### ARBEITSANLEITUNG
Nimm den Text über die Zeltstadt des Roten Kreuzes in Duisburg weiter unten auf und schreib ihn nach seinem letzten Satz weiter.

### TEXTAUSZUG

•••••

"Wir haben hier unsere Zeltstadt, die aus 20 Bewohner-Zelten besteht."
Sowas hat Reginald Berndt in seinen 35 Berufsjahren beim Roten Kreuz auch noch nicht erlebt - 20 weiße Zelte, die sonst weltweit für Katastrophen-Einsätze aufgebaut werden, stehen jetzt in Reih und Glied auf dem stillgelegten Ascheplatz der Sportfreunde Walsum 09 in Duisburg.
"So wir haben in jedem Zelt acht Betten, acht Stühle, zwei Tische, das ist die Standard-Variante."

•••••

### GESAMMELTES MATERIAL
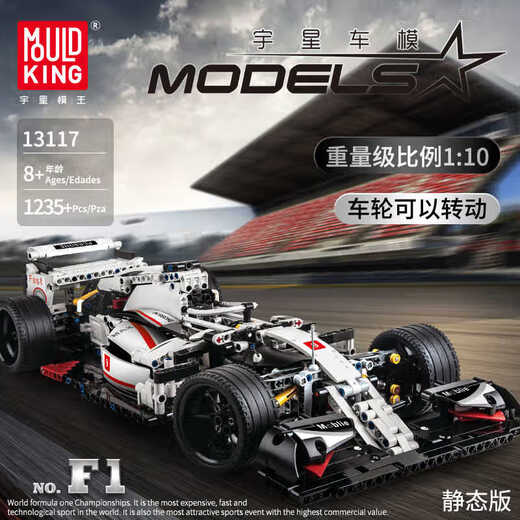 Yuxing Model King 13117 Formel Rennsport F1 Sportwagen kompatibel mit Lego Building Block Assembly Car Model Toys Jungen Geschenkformel F1 [1235 Partikel Statische Version]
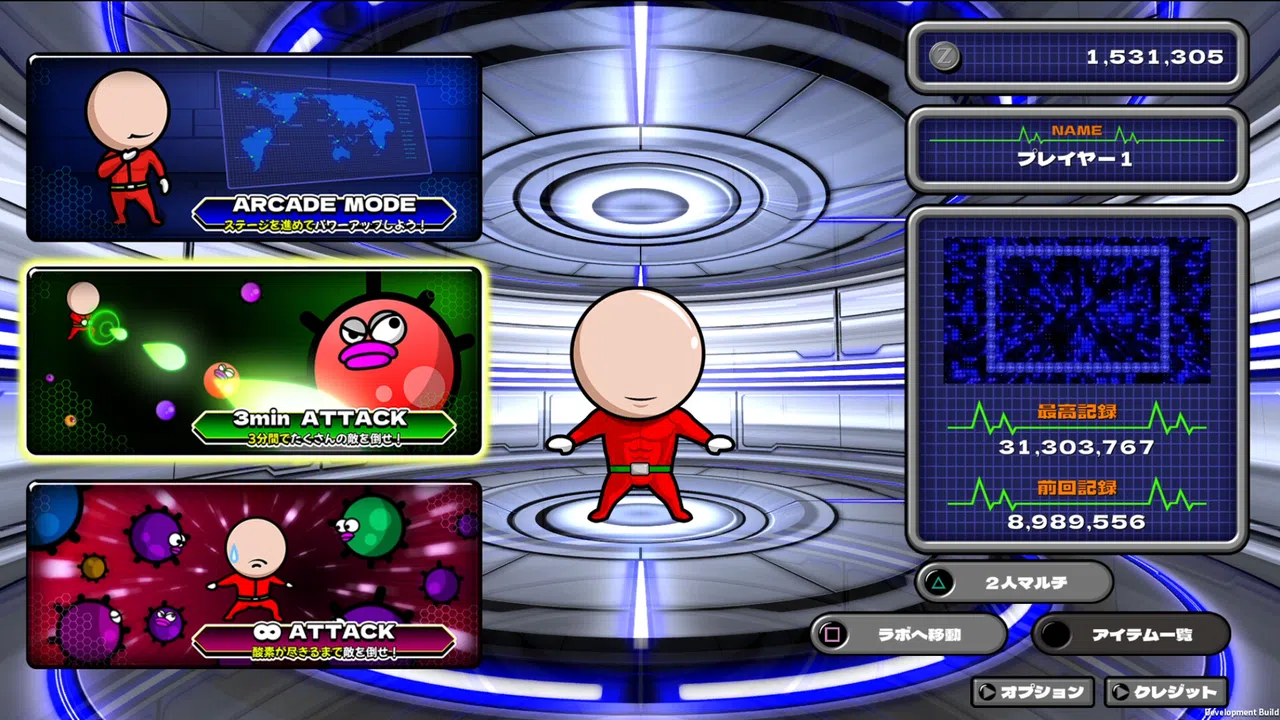 Zurarararush!!! Demo Screenshot 8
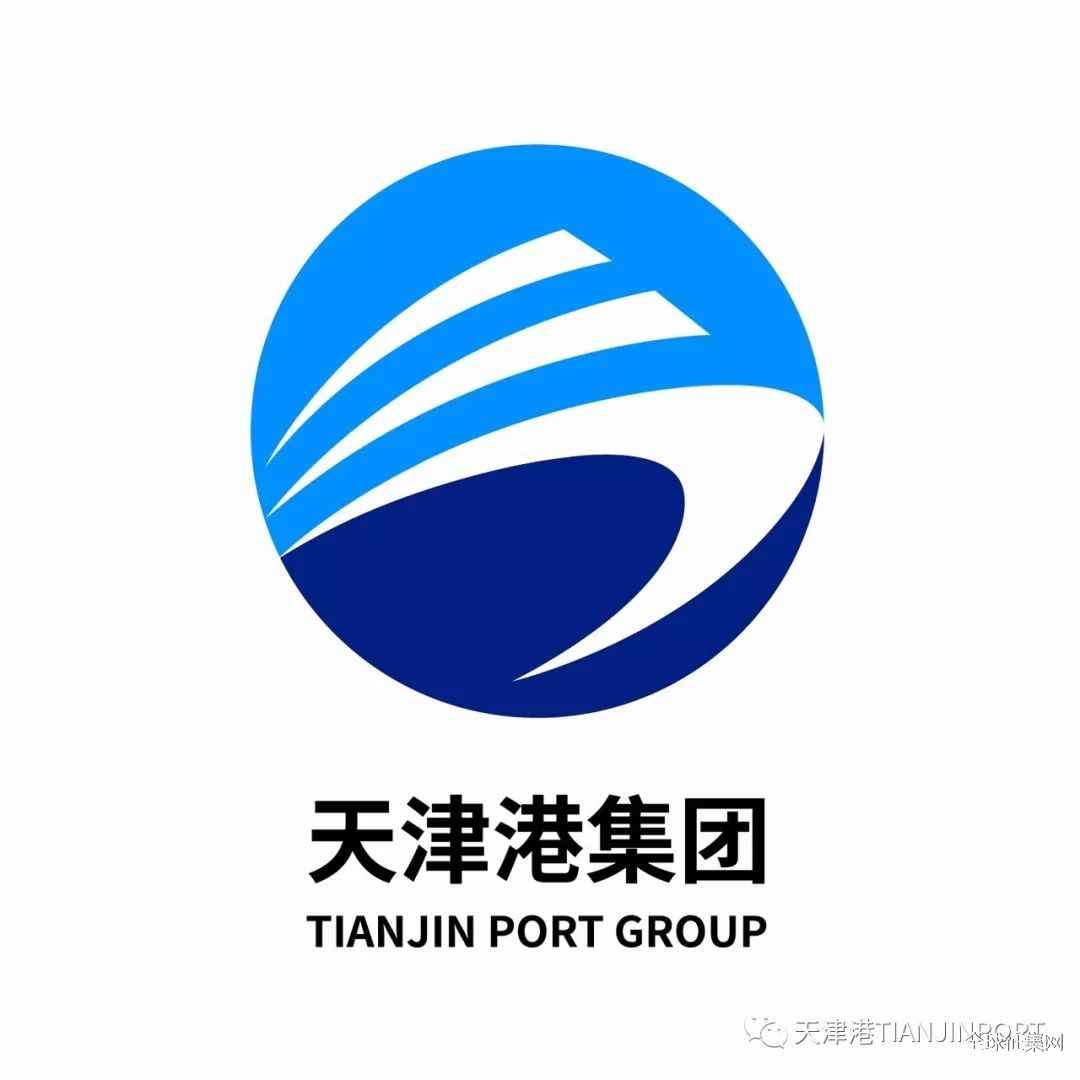 欢迎参与天津港集团公司新的企业文化核心理念和logo候选方案征求意见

•••••

### ERGEBNIS
Maximal 150 Flüchtlinge aus Syrien, Irak oder einem der vielen anderen internationalen Brennpunkte sollen hier leben, stündlich werden sie erwartet in diesen Tagen. Wer genau kommt, und wann - das erfährt Reginald Berndt erst ganz kurz vorher. In den Zelten hängt ein stechender Gummigeruch:
"Der Gummiboden hat den Vorteil, dass selbst wenn Feuchtigkeit hochkommt, man relativ lange nicht im Nassen steht, aber auch Feuchtigkeit, die von oben mit reingetragen wird, wieder nach unten absickert und abfließt."
Kein Plätzchen für Privatsphäre
Das Ganze sei nur eine Notlösung bis zum Wintereinbruch, höchstens für acht Wochen. Ein privater Sicherheitsdienst lässt keine Fremden aufs Gelände, doch zugleich gibt es in den 30 Quadratmeter großen Zelten kein Plätzchen für Privatsphäre.
"Die ist natürlich sehr eingeschränkt ja, aber eine Turnhalle, wo hundert Leute drin campieren müssen, ist auch nicht toll."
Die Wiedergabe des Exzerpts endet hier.